_Requirement_: Reproduce every one of the entries below without any change, keeping them in the same order.

Scraped caption text entries:
==============================

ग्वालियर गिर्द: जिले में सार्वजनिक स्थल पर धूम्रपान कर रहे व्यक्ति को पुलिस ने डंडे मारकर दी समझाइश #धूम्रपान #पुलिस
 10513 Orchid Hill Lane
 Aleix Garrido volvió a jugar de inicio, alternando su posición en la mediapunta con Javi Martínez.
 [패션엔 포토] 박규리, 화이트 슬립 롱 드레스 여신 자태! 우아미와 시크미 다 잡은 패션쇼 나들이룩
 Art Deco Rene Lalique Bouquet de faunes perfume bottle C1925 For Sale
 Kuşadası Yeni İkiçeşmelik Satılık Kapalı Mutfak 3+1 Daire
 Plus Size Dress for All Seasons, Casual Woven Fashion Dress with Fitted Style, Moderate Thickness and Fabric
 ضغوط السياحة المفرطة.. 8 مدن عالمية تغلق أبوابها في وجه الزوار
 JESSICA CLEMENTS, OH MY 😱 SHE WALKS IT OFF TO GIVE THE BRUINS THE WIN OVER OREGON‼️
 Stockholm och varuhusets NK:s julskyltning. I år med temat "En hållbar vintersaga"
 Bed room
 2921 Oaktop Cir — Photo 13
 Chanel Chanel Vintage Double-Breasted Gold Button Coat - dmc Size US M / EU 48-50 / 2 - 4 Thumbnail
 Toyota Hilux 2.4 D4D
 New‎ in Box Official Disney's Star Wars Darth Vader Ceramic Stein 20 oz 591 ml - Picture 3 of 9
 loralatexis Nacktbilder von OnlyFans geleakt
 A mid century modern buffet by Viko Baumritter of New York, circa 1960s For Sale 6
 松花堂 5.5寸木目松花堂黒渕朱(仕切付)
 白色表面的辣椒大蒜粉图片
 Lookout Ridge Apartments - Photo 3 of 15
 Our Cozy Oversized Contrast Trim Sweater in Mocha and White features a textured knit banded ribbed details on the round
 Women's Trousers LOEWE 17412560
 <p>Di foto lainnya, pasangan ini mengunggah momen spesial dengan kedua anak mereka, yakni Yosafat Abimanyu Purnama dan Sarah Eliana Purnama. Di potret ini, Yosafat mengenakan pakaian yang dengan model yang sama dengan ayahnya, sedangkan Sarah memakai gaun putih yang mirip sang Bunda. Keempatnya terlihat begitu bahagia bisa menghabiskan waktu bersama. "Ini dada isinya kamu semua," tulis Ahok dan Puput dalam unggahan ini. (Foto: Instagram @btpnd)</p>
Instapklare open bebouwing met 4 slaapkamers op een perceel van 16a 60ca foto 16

==============================

_Answer to this exercise_:
ग्वालियर गिर्द: जिले में सार्वजनिक स्थल पर धूम्रपान कर रहे व्यक्ति को पुलिस ने डंडे मारकर दी समझाइश #धूम्रपान #पुलिस
 10513 Orchid Hill Lane
 Aleix Garrido volvió a jugar de inicio, alternando su posición en la mediapunta con Javi Martínez.
 [패션엔 포토] 박규리, 화이트 슬립 롱 드레스 여신 자태! 우아미와 시크미 다 잡은 패션쇼 나들이룩
 Art Deco Rene Lalique Bouquet de faunes perfume bottle C1925 For Sale
 Kuşadası Yeni İkiçeşmelik Satılık Kapalı Mutfak 3+1 Daire
 Plus Size Dress for All Seasons, Casual Woven Fashion Dress with Fitted Style, Moderate Thickness and Fabric
 ضغوط السياحة المفرطة.. 8 مدن عالمية تغلق أبوابها في وجه الزوار
 JESSICA CLEMENTS, OH MY 😱 SHE WALKS IT OFF TO GIVE THE BRUINS THE WIN OVER OREGON‼️
 Stockholm och varuhusets NK:s julskyltning. I år med temat "En hållbar vintersaga"
 Bed room
 2921 Oaktop Cir — Photo 13
 Chanel Chanel Vintage Double-Breasted Gold Button Coat - dmc Size US M / EU 48-50 / 2 - 4 Thumbnail
 Toyota Hilux 2.4 D4D
 New‎ in Box Official Disney's Star Wars Darth Vader Ceramic Stein 20 oz 591 ml - Picture 3 of 9
 loralatexis Nacktbilder von OnlyFans geleakt
 A mid century modern buffet by Viko Baumritter of New York, circa 1960s For Sale 6
 松花堂 5.5寸木目松花堂黒渕朱(仕切付)
 白色表面的辣椒大蒜粉图片
 Lookout Ridge Apartments - Photo 3 of 15
 Our Cozy Oversized Contrast Trim Sweater in Mocha and White features a textured knit banded ribbed details on the round
 Women's Trousers LOEWE 17412560
 <p>Di foto lainnya, pasangan ini mengunggah momen spesial dengan kedua anak mereka, yakni Yosafat Abimanyu Purnama dan Sarah Eliana Purnama. Di potret ini, Yosafat mengenakan pakaian yang dengan model yang sama dengan ayahnya, sedangkan Sarah memakai gaun putih yang mirip sang Bunda. Keempatnya terlihat begitu bahagia bisa menghabiskan waktu bersama. "Ini dada isinya kamu semua," tulis Ahok dan Puput dalam unggahan ini. (Foto: Instagram @btpnd)</p>
Instapklare open bebouwing met 4 slaapkamers op een perceel van 16a 60ca foto 16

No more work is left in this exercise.